Text block START

# Clearing program information and to do list stuck!



## bongju (Dec 3, 2003)

My Hughes DVR40 started freezing on playback of recorded shows, so I initiated a Clear Program Information and To Do List. I let it run about 36 hours, and then cycled power. It is still showing that is is clearing, and the red record light is blinking about once a second. 

Is there anything else I can try to get out of this cycle?


----------



## DPMGR39 (May 21, 2005)

The amount of time this takes to run depends on how big your drive is, how many recordings are on it, how many season passes, etc. Regardless, I would have thought it should be done by now. If it remains stuck, you can pull the plug and try again I suppose.


----------



## bongju (Dec 3, 2003)

I forgot to mention in my original post that I have added a second 160 GB hard drive, for a total of 200 GB hard drive capacity. 

After I cycle power, there is no change in status; the screen continues to show "Clearing program information & To Do List... This ma take up to an hour". It has now been going for about 3 days.

If I need to replace the hard drive, what are my options?


----------



## loopie111 (Feb 25, 2004)

Have you found a fix yet? I have a hr10-250 that did the same thing. After freezing I rebooted the unit and it wouldnt go past 70% aquiring signal. I decided to clear program data and now it's been stuck for 2 days.


----------



## Dkerr24 (Oct 29, 2004)

bong: you have a failed hard drive. Since you've added a second drive, you'll have no idea which drive is bad. Best to replace both with a single large (300gb+) hard drive. Less heat, less noise, half the chance of failure compared to a dual drive system.

Text block END
Data START

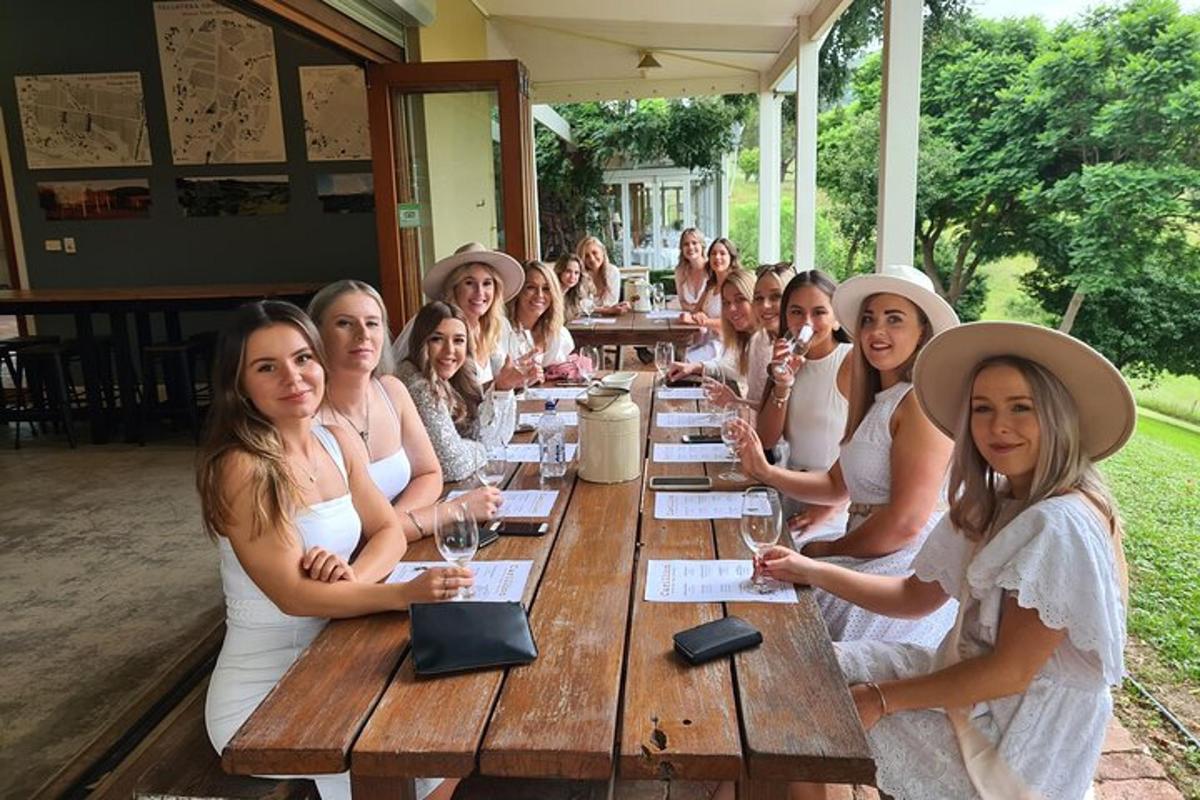 a group of women sitting at a long wooden table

Data END

Task prompt -
Please write the next part of the forum thread about the DVR stuck clearing program information, starting after its last post. The data has nothing to do with this.

Written answer -
----------



## bongju (Dec 3, 2003)

Dkerr24, thanks for the response, I was afraid of that. Can someone recommend a guide explains the steps of preparing a new, replacement drive? I suppose I need to get an image of the 6.2 software, and learn some Linux commands.

Thank you.


----------



## BigBearf (Aug 18, 2005)

> Dkerr24, thanks for the response, I was afraid of that. Can someone recommend a guide explains the steps of preparing a new, replacement drive? I suppose I need to get an image of the 6.2 software, and learn some Linux commands.


I would get a Seagate 400 GB 16meg cache drive (BB has them for $159 about every 4 weeks), then go to ptvupgrade and pay $20 for your image and get the $5 boot disc. Then go to the Tivo Underground and visit the Zipper thread. I know minimal *nix however I have been able to upgrade all 8 of my units to 400 GB drives and been able to enable HMO and MRV which are killer apps.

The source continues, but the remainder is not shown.